## WHAT THE TASK ASKS:
Output each line of text in the material below as a JSON list of strings, one string per line, with blank lines omitted. Leave the pictures out of the answer.

------ RECORDS FOR PROCESSING ------

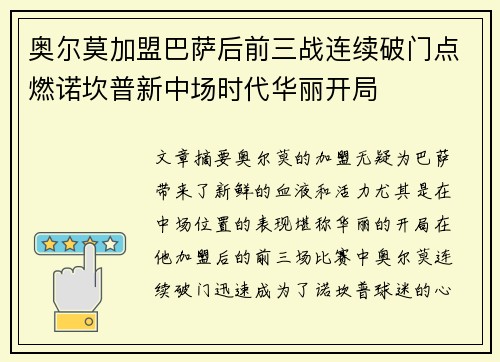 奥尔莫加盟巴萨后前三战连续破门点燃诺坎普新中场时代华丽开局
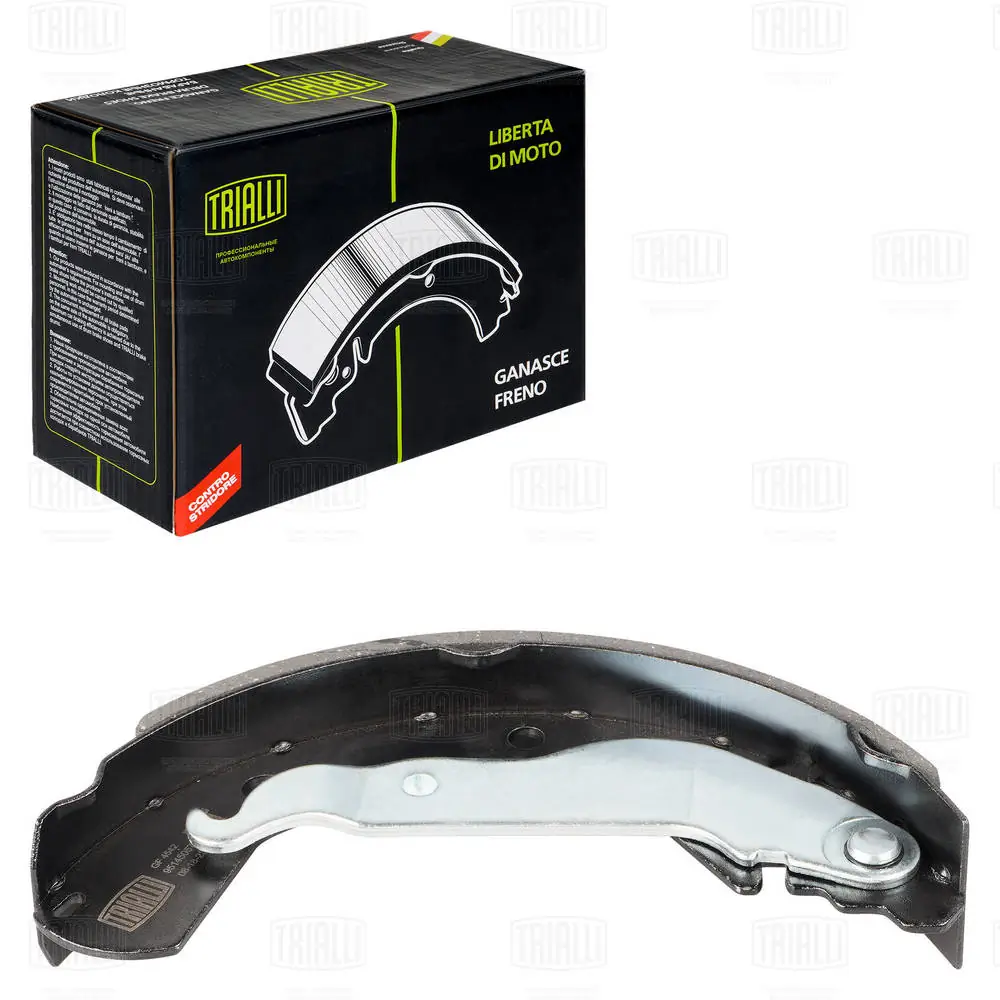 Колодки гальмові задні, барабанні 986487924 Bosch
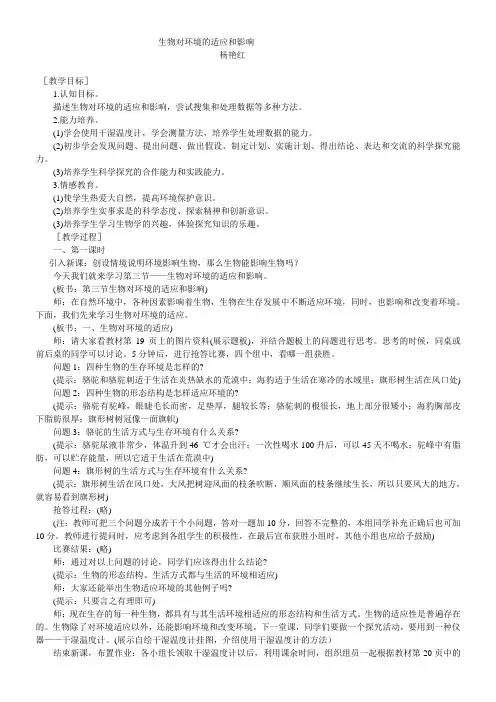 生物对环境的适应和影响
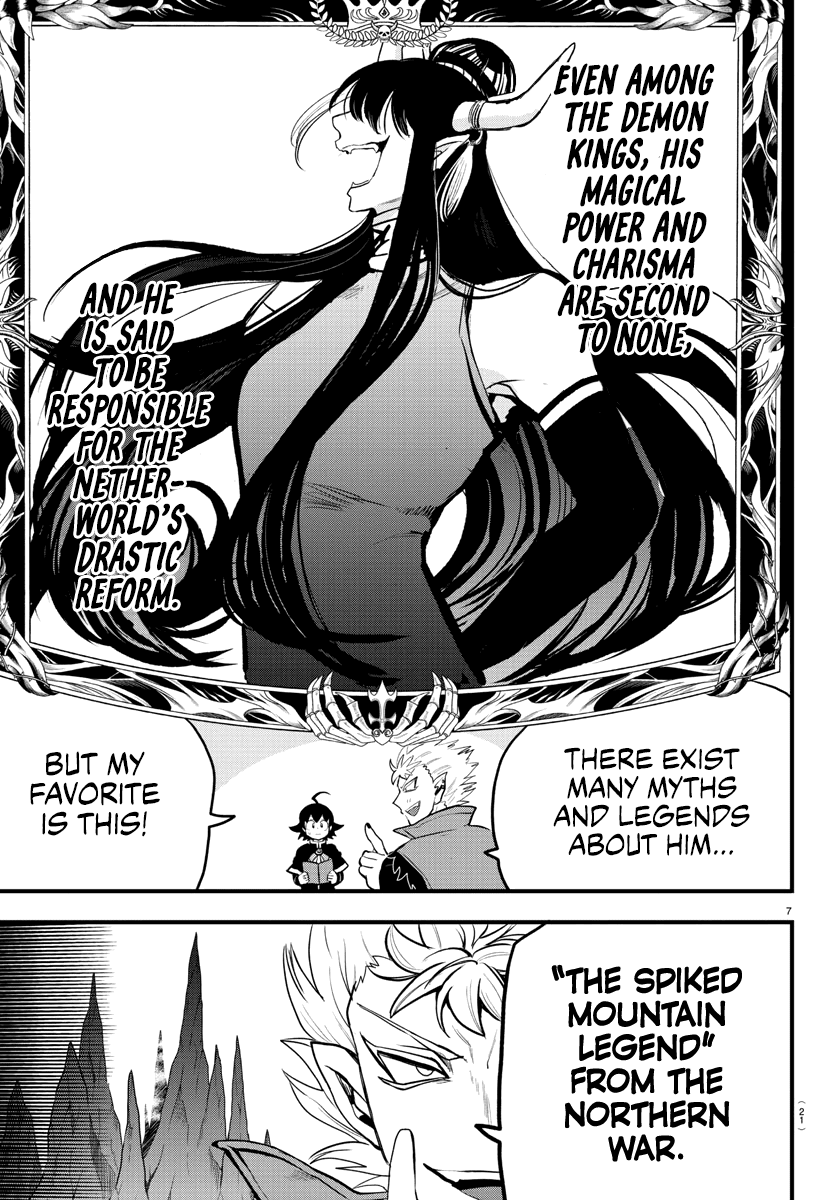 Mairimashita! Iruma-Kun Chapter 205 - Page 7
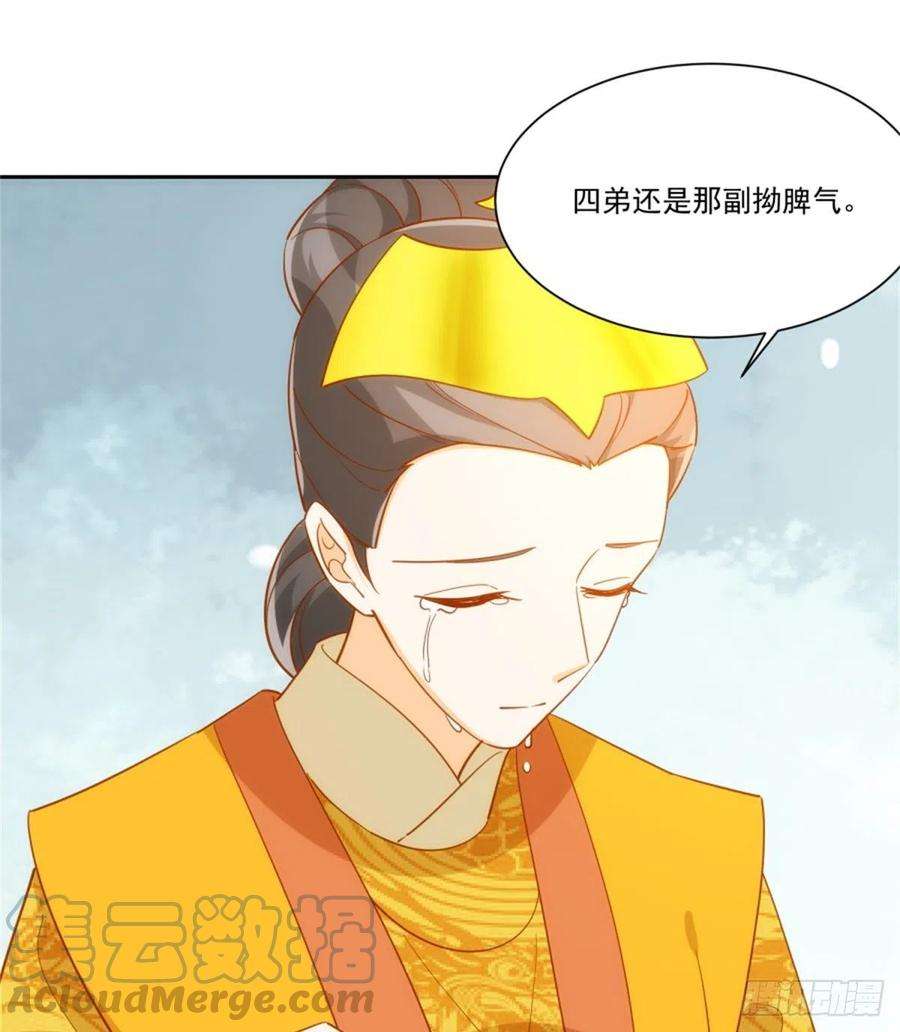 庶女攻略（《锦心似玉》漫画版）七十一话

------

## SOLUTION TO THE PROBLEM:
[
  " 奥尔莫加盟巴萨后前三战连续破门点燃诺坎普新中场时代华丽开局",
  " Колодки гальмові задні, барабанні 986487924 Bosch",
  " 生物对环境的适应和影响",
  " Mairimashita! Iruma-Kun Chapter 205 - Page 7",
  " 庶女攻略（《锦心似玉》漫画版）七十一话"
]